Above, an image of Russian President Vladimir Putin is seen alongside an inset of former Commander Igor Girkin. Girkin said Putin’s troops have already strategically lost the battle for Bakhmut, as combat for the southeastern Ukrainian city continues.
Putin ordered his “special military operation” on Ukraine on February 24, 2022. Fighting has continued for more than 10 months as Putin’s troops have struggled to achieve substantial victories against their Eastern European neighbor, whose defense effort has been bolstered by Western military aid.
Amid Russian losses, fighting remains concentrated to southeastern Ukraine in the city of Bakhmut, which for months has been the site of some of the most intense fighting in the war. Russian troops in the region are being led by the Wagner Group, a private military force founded by Putin ally Yevgeny Prigozhin, that has faced accusations of committing human rights abuses and attacks on civilians.
Fighting in Bakhmut, which is home to nearby mines containing strategic resources including salt and gypsum, continued over the weekend. Russia appeared to make gains in nearby Soledar, with Russian military experts suggesting Ukrainian soldiers in Bakhmut could face the threat of encirclement.
Still, even a tactical victory in Bakhmut may not turn the tide of the war in favor of the Kremlin, said Igor Girkin, a former Russian commander known for his role in Russia’s 2014 Crimea operation. He wrote in a Telegram post Sunday that Putin’s troops have already lost in a strategic sense.
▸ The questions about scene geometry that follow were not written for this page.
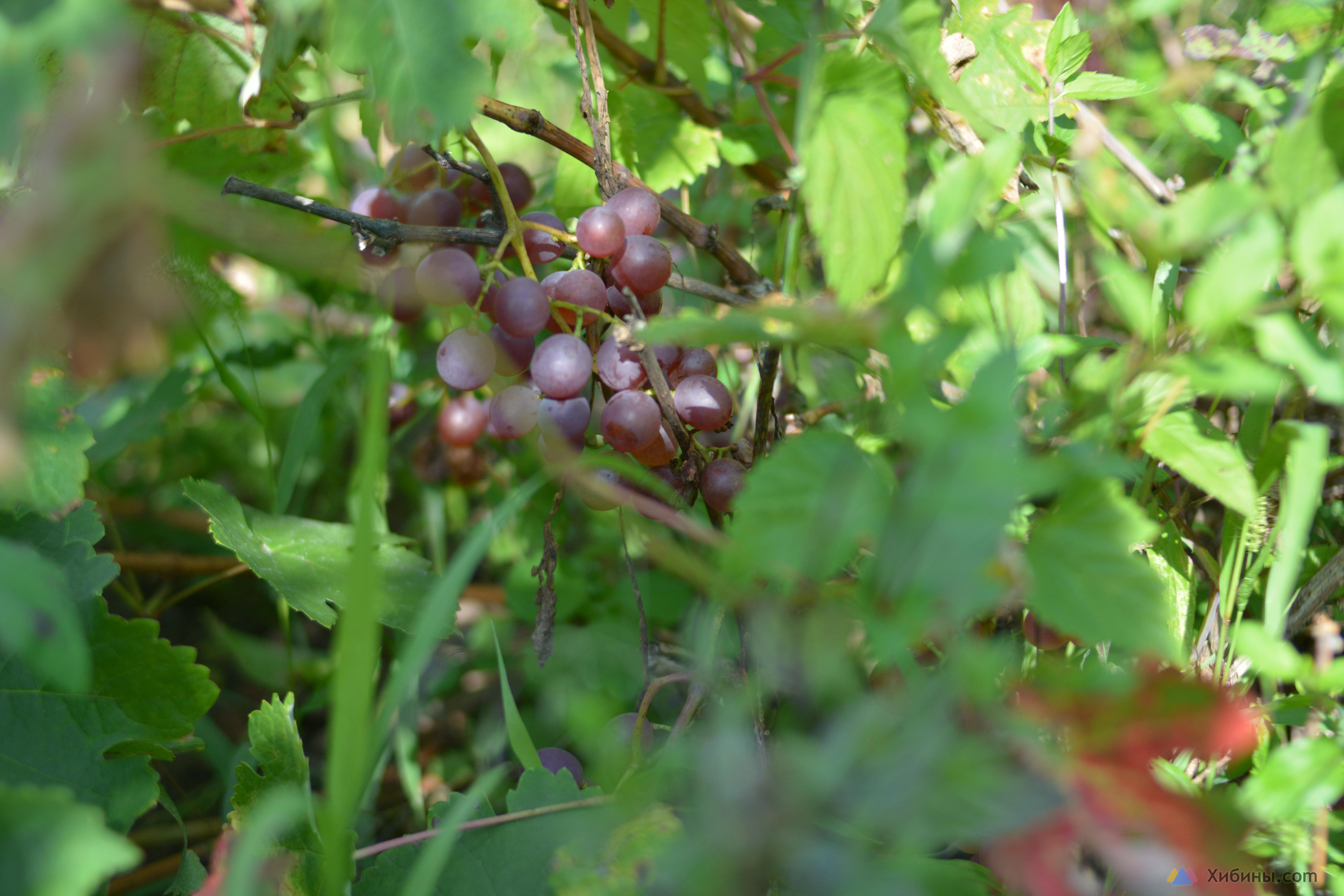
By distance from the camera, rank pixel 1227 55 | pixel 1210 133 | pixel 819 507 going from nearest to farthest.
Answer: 1. pixel 819 507
2. pixel 1210 133
3. pixel 1227 55

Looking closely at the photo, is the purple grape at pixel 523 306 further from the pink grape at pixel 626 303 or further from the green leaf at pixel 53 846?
the green leaf at pixel 53 846

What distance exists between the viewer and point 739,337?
0.56m

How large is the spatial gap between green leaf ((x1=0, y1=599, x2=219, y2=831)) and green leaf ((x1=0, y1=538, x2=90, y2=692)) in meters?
0.39

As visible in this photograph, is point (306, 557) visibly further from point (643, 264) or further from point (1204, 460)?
point (1204, 460)

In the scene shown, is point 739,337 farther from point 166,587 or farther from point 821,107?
point 166,587

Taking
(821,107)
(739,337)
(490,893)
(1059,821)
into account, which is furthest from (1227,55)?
(490,893)

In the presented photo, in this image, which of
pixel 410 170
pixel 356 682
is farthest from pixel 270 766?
pixel 410 170

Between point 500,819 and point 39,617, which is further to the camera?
point 500,819

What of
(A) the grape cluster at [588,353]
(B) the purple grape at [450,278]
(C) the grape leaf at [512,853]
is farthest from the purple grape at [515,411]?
(C) the grape leaf at [512,853]

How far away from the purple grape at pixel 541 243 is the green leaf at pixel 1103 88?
22.8 inches

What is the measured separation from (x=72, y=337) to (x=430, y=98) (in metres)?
0.35

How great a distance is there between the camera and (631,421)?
0.79m

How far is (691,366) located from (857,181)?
0.29m

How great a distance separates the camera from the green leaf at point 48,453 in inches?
35.1
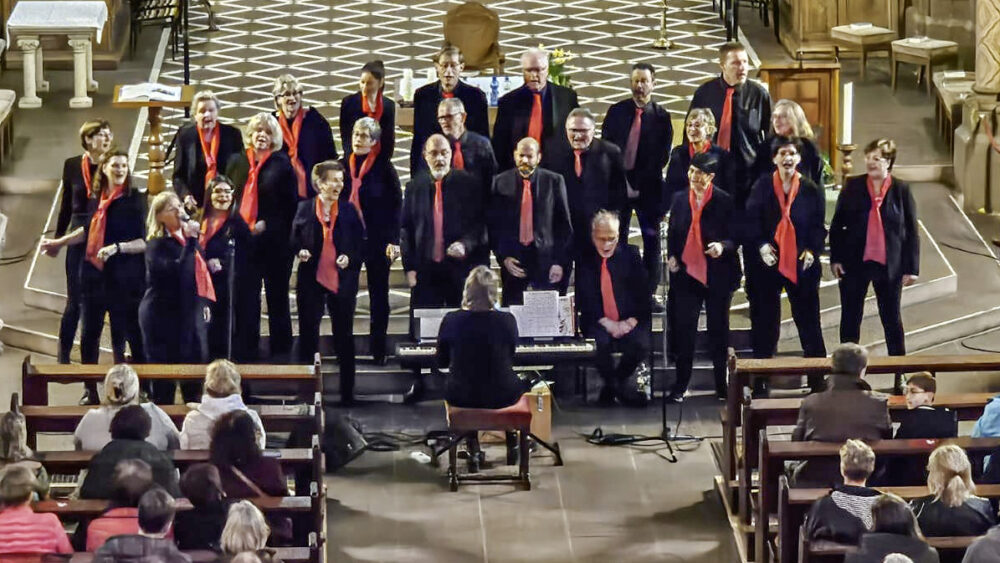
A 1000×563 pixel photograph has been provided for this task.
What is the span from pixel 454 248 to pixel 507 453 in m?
1.13

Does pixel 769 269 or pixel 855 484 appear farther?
pixel 769 269

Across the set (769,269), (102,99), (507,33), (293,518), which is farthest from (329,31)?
(293,518)

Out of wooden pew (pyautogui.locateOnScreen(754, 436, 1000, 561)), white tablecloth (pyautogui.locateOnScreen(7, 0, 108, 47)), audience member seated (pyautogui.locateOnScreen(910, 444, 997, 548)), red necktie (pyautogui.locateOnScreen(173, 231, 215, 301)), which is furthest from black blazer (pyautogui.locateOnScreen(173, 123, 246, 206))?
white tablecloth (pyautogui.locateOnScreen(7, 0, 108, 47))

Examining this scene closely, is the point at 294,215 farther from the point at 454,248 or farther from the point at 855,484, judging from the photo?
the point at 855,484

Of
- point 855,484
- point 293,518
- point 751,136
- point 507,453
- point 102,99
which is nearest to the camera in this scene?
point 855,484

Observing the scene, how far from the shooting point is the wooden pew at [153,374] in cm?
1023

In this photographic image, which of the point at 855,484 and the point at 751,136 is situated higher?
the point at 751,136

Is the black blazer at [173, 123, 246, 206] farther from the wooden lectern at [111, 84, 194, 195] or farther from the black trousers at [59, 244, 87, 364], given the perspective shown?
the wooden lectern at [111, 84, 194, 195]

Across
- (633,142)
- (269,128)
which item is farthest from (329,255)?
(633,142)

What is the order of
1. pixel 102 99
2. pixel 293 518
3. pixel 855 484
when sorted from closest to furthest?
pixel 855 484 < pixel 293 518 < pixel 102 99

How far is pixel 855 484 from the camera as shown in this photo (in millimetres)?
8484

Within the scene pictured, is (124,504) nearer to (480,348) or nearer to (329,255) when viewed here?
(480,348)

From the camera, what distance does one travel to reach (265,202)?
37.5 ft

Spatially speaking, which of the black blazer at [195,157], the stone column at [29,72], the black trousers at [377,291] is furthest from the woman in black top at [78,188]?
the stone column at [29,72]
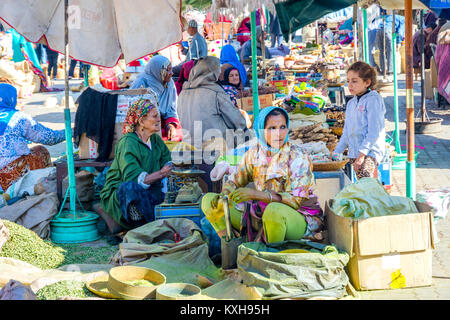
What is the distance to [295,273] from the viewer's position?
12.6 feet

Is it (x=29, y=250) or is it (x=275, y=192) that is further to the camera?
(x=29, y=250)

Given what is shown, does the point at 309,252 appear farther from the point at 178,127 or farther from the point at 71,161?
the point at 178,127

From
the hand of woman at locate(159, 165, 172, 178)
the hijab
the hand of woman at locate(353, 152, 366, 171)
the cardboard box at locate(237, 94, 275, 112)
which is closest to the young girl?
the hand of woman at locate(353, 152, 366, 171)

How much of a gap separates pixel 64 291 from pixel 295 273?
1.55 m

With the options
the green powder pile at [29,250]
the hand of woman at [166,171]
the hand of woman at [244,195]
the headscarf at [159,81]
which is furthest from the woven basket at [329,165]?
the headscarf at [159,81]

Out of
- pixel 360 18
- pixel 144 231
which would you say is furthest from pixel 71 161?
pixel 360 18

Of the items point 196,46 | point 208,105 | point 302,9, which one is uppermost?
point 196,46

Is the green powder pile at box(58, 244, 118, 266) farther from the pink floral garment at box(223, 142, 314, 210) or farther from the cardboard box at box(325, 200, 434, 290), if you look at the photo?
the cardboard box at box(325, 200, 434, 290)

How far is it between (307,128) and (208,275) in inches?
127

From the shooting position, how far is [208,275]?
4.54 meters

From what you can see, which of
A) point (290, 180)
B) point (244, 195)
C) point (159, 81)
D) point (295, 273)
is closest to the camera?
point (295, 273)

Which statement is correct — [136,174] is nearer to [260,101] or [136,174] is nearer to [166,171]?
[166,171]

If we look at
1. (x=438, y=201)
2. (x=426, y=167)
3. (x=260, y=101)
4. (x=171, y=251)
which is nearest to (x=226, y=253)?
(x=171, y=251)

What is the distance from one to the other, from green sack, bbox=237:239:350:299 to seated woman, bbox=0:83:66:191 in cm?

Girkin said Russian victory in Bakhmut remains “very far away,” predicting it will last for at least another month. Even if Russia achieves a tactical win, he said it would still be a strategic loss, as he suggested other targets in Ukraine may be more worthy of these resources.
“And even if our troops get a tactical victory in it, then strategically, we have already lost, again throwing the best forces and means ‘on an unworthy object,” Girkin wrote.
He added that the General Staff of the Armed Forces of the Russian Federation is largely at fault for ordering the invasion, but that the Wagner Group also shares in the blame for allowing its troops to be used in this combat.
“The commander who allows his soldiers to be wasted so ineptly and fruitlessly (even acting on orders) cannot be considered a good military leader in any case,” he wrote.
As the conflict continues, tensions over Bakhmut have grown within Russian leadership. According to the Institute for the Study of War (ISW), a U.S.-based think tank, the Wagner Group has sought to blame the Russian Ministry of Defense (MoD) for its slow progress in the battle.
In an interview with Russian state media, Prigozhin reportedly said Wagner Group soldiers struggled to get past Ukrainian lines “due to insufficient armored vehicles, ammunition, and 100 mm shell supplies,” the ISW reported.
Girkin, who has become increasingly critical of Moscow’s leadership in the war, said on Saturday that the Kremlin is seeing split leadership over the invasion following a report that Prigozhin accused oligarchs of discrediting the Wagner Group.